You guys know, I often sketch and plan a painting. Projecting a drawn image onto a prepared canvas and working within the structure … and sometimes destroying the structure … but I often have a starting point.
This one went differently. I like to create organically. When I sketch I almost never have a plan and count on my ability to leverage an eraser at my whim to just see what happens. Well, when painting anything remotely figurative that’s not always a good option. Paint isn’t quite as forgiving as pencil.
That being said, it is one draw I have to abstract work. When I go in with a notion and not an idea different things happen. This one started as a killer green background but then … I was stuck! The green seemed almost mechanical, fabricated? Manufactured? I don’t know but it felt decidedly not organic.

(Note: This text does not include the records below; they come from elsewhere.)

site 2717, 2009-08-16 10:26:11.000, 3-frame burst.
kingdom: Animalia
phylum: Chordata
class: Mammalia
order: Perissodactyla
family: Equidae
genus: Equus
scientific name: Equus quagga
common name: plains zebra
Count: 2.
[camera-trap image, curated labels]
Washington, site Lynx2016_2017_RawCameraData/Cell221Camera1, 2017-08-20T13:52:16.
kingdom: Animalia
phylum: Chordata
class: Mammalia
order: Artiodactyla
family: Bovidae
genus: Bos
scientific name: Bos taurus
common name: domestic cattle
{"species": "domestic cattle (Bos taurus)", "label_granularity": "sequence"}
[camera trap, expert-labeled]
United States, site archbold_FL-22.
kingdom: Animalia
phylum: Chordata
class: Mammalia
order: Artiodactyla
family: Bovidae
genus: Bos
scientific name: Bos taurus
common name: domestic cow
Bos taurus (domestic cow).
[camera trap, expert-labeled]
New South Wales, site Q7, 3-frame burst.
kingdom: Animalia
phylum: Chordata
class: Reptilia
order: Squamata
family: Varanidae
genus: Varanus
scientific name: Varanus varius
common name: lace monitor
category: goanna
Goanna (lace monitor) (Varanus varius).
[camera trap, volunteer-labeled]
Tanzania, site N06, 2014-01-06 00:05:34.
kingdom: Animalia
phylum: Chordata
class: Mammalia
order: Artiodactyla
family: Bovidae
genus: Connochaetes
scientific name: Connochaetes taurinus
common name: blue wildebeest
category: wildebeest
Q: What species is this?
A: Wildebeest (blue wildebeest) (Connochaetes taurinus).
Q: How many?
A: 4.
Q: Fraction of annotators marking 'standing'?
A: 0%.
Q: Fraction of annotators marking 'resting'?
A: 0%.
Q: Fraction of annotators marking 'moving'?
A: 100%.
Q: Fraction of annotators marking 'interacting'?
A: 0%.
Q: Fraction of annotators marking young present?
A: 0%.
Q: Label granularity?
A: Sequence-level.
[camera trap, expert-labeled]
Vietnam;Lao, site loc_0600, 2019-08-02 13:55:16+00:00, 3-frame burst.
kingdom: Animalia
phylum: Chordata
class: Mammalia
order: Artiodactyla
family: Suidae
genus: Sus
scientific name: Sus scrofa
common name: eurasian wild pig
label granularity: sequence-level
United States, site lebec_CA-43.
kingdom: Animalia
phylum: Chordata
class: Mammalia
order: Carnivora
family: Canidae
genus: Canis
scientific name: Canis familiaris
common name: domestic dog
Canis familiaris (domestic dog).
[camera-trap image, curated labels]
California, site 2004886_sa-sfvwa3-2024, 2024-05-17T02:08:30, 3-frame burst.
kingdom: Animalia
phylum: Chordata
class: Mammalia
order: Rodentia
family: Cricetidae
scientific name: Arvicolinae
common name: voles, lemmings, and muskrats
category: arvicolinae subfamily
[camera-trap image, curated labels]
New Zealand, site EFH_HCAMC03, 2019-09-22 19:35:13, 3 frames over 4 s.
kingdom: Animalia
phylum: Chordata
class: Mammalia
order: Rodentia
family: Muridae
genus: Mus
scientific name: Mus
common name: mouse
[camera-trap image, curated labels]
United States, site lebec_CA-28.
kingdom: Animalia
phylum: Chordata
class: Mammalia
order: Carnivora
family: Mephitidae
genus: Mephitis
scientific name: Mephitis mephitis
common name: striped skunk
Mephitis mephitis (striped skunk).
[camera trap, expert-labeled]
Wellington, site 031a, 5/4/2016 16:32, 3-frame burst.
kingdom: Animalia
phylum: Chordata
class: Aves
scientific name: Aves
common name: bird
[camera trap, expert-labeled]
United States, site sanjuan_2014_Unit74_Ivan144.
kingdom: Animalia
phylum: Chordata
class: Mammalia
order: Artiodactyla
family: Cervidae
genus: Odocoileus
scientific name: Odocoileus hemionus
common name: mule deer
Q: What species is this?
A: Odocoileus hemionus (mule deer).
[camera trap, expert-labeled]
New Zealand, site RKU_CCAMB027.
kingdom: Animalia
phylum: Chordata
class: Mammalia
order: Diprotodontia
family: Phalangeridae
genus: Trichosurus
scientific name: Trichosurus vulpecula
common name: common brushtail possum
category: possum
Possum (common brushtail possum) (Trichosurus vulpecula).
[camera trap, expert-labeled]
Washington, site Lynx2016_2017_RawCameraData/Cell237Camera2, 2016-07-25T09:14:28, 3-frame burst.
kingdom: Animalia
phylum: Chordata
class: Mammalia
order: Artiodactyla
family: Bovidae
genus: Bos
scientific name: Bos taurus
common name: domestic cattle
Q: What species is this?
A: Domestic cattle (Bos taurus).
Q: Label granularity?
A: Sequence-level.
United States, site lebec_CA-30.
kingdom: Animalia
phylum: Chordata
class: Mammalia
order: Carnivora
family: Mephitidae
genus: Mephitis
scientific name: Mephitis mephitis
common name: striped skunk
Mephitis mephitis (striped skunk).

I wish I could tell you what colors were at play here, I wasn’t keeping good track as I was working on the whim. Looking at it I’m going to assume a Naples Yellow (which is pretty subdued and opaque) and an Umber, I’m assuming raw as it’s my go to right now and the shading here is pretty cool (burnt would have given me more orange I think).
This was fun to do and I enjoyed the swirly nature of it, but it also seemed … bland.
Since that background was so darned cool I played around with layering various translucent oranges and reds onto the yellow … and then I had a bunch of the mix leftover and I just went at the canvas with a palette knife to create some movement and weight at the bottom. I was, and am pleased with this result.
It still felt, to me, like more was needed to bring it all together. Given the excellent masking luck I’d had with Rosa I thought I’d try the same technique to create some lightness behind the image. And voila`!
Oftentimes the unplanned goes so much better for me than the heavy planning pieces. That being said, the planning and execution of a piece gives me an opportunity to learn so much that I can then bring to more organic creations. Nothing is lost.